Given exercise:
Please swap "red curtain" for "red drape" everywhere it occurs in the lines below, and leave the rest of the lines unchanged.

--- Stored data ---

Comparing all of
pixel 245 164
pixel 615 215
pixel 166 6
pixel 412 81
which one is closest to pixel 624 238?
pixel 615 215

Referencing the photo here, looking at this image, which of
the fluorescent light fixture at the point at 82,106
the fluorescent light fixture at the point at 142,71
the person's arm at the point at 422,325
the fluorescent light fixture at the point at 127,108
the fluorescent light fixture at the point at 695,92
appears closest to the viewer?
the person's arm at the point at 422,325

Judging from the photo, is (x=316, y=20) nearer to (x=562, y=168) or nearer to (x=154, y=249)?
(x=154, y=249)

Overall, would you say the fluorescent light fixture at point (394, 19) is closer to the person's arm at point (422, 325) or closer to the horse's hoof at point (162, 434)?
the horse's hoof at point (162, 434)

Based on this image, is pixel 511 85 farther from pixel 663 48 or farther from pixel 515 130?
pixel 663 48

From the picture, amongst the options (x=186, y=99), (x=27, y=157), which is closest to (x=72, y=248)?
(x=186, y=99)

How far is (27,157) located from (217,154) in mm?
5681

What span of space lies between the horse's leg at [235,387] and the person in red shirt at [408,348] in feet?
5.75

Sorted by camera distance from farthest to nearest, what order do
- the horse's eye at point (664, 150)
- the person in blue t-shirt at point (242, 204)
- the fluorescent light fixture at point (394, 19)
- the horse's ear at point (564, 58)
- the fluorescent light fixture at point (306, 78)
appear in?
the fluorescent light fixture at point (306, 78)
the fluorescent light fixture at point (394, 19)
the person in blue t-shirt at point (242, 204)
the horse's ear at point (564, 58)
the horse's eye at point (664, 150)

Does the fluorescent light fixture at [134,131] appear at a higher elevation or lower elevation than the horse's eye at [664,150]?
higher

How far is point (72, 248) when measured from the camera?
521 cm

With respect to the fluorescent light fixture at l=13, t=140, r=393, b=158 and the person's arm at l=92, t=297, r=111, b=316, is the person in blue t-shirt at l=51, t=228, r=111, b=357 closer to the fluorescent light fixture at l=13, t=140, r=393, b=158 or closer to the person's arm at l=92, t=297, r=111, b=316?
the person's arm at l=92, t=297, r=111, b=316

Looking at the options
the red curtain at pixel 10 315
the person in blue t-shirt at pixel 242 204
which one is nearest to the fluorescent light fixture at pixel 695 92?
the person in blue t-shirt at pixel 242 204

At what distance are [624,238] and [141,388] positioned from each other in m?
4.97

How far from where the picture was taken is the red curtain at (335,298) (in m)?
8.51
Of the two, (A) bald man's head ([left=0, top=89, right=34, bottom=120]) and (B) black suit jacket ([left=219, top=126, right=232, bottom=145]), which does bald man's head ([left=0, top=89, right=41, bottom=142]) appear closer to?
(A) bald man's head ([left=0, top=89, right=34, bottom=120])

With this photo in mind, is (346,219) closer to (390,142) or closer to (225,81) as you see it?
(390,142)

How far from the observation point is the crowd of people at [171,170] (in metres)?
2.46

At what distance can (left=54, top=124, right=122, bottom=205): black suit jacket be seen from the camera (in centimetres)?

---

Task output:
Comparing all of
pixel 245 164
pixel 615 215
pixel 166 6
pixel 412 81
which one is closest to pixel 624 238?
pixel 615 215

Referencing the photo here, looking at this image, which of
the fluorescent light fixture at the point at 82,106
the fluorescent light fixture at the point at 142,71
the person's arm at the point at 422,325
the fluorescent light fixture at the point at 127,108
the fluorescent light fixture at the point at 695,92
appears closest to the viewer?
the person's arm at the point at 422,325

Judging from the photo, is (x=316, y=20) nearer to (x=562, y=168) or nearer to (x=154, y=249)?
(x=154, y=249)

Overall, would you say the fluorescent light fixture at point (394, 19) is closer to the person's arm at point (422, 325) or closer to the horse's hoof at point (162, 434)?
the horse's hoof at point (162, 434)

Based on this image, is pixel 511 85 farther from pixel 663 48 or farther from pixel 515 130?
pixel 663 48

From the picture, amongst the options (x=186, y=99), (x=27, y=157), which is closest to (x=72, y=248)?
(x=186, y=99)

How far is (27,157) located from (217,154) in mm?
5681

What span of space lies between the horse's leg at [235,387] and the person in red shirt at [408,348] in feet?
5.75

Sorted by camera distance from farthest to nearest, what order do
- the horse's eye at point (664, 150)
- the person in blue t-shirt at point (242, 204)
- the fluorescent light fixture at point (394, 19)
- the horse's ear at point (564, 58)
- the fluorescent light fixture at point (306, 78)
appear in?
the fluorescent light fixture at point (306, 78)
the fluorescent light fixture at point (394, 19)
the person in blue t-shirt at point (242, 204)
the horse's ear at point (564, 58)
the horse's eye at point (664, 150)

Does the fluorescent light fixture at [134,131] appear at a higher elevation or lower elevation than the horse's eye at [664,150]?
higher

How far is point (72, 248) when measured from the camera?
521 cm

With respect to the fluorescent light fixture at l=13, t=140, r=393, b=158 and the person's arm at l=92, t=297, r=111, b=316, is the person in blue t-shirt at l=51, t=228, r=111, b=357 closer to the fluorescent light fixture at l=13, t=140, r=393, b=158 or closer to the person's arm at l=92, t=297, r=111, b=316?
the person's arm at l=92, t=297, r=111, b=316

Looking at the options
the red drape at pixel 10 315
the person in blue t-shirt at pixel 242 204
which one is nearest to the fluorescent light fixture at pixel 695 92?
the person in blue t-shirt at pixel 242 204

At what distance are [624,238] and [141,388] positioned from each other in m?
4.97

How far from where the picture was taken is the red drape at (335,298) (in m)?
8.51
Of the two, (A) bald man's head ([left=0, top=89, right=34, bottom=120]) and (B) black suit jacket ([left=219, top=126, right=232, bottom=145]), which does bald man's head ([left=0, top=89, right=41, bottom=142]) appear closer to?
(A) bald man's head ([left=0, top=89, right=34, bottom=120])

With this photo in mind, is (346,219) closer to (390,142) or closer to (225,81) as you see it?
(390,142)

How far from the observation point is the crowd of people at [171,170] (in metres)?
2.46

At what distance can (left=54, top=124, right=122, bottom=205): black suit jacket be seen from the camera (in centimetres)?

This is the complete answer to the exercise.